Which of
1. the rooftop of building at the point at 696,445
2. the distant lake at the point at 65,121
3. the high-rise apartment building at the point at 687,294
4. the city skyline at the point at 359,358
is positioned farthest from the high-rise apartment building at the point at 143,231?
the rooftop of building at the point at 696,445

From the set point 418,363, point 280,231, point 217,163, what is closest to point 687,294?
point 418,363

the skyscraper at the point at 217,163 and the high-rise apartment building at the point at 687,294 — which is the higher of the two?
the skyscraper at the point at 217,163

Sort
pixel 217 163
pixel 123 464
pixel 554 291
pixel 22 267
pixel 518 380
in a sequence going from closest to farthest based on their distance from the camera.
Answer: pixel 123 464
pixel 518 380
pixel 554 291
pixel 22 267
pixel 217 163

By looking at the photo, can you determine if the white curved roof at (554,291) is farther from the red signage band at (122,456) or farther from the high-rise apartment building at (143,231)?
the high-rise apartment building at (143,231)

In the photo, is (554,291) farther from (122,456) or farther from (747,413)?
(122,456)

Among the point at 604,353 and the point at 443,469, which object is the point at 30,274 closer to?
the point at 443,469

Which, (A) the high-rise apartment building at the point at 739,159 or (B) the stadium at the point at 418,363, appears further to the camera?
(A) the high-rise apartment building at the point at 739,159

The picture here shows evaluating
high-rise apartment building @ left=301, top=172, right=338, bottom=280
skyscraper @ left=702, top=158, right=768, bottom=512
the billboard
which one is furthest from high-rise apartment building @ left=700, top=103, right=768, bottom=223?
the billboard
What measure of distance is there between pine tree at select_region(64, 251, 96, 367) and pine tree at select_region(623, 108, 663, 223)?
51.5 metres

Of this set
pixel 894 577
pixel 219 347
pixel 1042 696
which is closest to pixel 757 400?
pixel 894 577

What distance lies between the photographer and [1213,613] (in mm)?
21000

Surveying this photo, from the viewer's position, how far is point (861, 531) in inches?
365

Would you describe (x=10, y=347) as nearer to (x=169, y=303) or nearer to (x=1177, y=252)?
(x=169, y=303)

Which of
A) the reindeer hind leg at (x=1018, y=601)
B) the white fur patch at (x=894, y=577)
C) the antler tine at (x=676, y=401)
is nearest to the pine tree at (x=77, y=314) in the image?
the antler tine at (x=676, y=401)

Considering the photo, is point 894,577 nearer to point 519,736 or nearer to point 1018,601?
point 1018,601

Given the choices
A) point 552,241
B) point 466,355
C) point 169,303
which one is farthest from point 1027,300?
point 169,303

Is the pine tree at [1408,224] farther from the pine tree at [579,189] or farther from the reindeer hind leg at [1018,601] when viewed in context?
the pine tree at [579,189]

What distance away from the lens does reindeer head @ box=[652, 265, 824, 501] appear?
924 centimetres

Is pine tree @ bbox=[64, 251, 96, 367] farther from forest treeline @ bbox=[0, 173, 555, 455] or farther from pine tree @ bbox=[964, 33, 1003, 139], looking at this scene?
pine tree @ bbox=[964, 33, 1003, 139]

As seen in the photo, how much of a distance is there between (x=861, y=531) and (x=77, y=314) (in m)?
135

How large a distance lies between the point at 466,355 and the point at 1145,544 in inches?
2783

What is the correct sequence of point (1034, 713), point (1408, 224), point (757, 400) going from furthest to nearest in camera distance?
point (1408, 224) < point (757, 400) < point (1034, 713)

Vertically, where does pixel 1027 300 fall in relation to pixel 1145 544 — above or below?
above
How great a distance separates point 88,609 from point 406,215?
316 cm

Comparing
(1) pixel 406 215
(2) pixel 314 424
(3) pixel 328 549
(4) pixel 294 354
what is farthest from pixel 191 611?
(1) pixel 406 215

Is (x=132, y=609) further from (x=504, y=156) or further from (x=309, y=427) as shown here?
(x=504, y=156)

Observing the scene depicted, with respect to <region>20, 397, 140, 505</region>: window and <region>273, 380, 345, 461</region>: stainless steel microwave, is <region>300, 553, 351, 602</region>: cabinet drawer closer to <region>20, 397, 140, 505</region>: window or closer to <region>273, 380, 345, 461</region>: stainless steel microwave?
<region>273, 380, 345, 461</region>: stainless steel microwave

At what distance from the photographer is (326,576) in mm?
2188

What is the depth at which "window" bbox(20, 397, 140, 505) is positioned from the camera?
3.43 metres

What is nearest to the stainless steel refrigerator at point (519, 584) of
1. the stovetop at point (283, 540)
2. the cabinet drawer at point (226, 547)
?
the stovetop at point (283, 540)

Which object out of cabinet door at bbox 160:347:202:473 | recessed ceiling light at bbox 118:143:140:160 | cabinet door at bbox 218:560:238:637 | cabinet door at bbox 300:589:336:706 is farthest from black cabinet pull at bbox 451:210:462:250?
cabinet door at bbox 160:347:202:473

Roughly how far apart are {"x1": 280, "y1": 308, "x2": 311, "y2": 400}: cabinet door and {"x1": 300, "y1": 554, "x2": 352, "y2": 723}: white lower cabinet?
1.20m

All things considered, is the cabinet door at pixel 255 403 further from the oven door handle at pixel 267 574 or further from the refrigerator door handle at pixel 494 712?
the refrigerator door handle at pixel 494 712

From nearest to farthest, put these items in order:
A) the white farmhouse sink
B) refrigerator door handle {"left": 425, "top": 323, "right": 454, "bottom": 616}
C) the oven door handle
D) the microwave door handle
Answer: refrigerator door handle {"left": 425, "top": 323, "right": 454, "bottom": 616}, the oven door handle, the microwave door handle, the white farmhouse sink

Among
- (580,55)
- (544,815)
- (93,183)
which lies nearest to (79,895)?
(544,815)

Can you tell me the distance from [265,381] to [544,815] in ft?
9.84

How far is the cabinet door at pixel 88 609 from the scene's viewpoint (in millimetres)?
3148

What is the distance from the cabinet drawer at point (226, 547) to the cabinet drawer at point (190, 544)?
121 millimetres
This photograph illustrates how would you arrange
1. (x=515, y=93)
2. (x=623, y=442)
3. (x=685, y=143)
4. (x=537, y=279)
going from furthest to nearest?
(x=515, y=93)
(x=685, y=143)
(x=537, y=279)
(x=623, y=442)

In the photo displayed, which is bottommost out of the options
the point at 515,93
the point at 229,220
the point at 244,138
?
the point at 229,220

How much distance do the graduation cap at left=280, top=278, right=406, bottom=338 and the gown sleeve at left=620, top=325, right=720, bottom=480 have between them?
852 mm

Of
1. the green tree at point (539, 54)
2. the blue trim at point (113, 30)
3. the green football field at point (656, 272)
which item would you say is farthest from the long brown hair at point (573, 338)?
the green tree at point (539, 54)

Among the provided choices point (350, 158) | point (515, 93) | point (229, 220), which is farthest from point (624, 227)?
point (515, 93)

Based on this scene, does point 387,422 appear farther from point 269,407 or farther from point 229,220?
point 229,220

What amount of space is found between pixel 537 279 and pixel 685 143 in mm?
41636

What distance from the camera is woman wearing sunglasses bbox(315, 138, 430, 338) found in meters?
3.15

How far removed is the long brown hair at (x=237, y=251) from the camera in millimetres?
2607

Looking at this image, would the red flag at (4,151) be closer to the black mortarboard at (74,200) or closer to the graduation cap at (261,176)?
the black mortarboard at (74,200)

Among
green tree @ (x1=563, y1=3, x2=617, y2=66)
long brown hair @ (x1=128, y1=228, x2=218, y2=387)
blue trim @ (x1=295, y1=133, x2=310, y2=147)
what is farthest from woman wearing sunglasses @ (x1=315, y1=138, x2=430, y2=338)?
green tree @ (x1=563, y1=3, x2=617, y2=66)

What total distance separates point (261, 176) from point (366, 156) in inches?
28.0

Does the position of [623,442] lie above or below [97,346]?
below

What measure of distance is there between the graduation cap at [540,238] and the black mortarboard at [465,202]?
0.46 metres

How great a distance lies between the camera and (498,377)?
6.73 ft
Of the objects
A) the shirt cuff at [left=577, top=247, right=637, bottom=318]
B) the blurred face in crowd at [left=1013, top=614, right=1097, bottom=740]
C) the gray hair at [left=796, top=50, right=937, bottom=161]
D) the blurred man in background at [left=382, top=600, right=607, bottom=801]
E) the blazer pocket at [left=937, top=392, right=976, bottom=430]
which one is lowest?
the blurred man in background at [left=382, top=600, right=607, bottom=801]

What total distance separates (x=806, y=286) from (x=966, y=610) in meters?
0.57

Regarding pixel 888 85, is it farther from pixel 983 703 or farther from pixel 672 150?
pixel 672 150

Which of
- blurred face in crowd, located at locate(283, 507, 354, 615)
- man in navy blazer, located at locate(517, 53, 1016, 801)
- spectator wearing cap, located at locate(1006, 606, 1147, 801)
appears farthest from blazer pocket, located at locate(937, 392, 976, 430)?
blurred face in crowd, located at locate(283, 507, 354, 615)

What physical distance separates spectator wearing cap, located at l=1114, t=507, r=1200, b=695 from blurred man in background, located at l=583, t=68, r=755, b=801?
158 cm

#### EXERCISE OBJECTIVE
Copy everything from the line containing "What physical distance" down to the end of the listing, replacing "spectator wearing cap" with "spectator in a cap" and changing nothing else.

#### SOLUTION
What physical distance separates spectator in a cap, located at l=1114, t=507, r=1200, b=695 from blurred man in background, located at l=583, t=68, r=755, b=801?
158 cm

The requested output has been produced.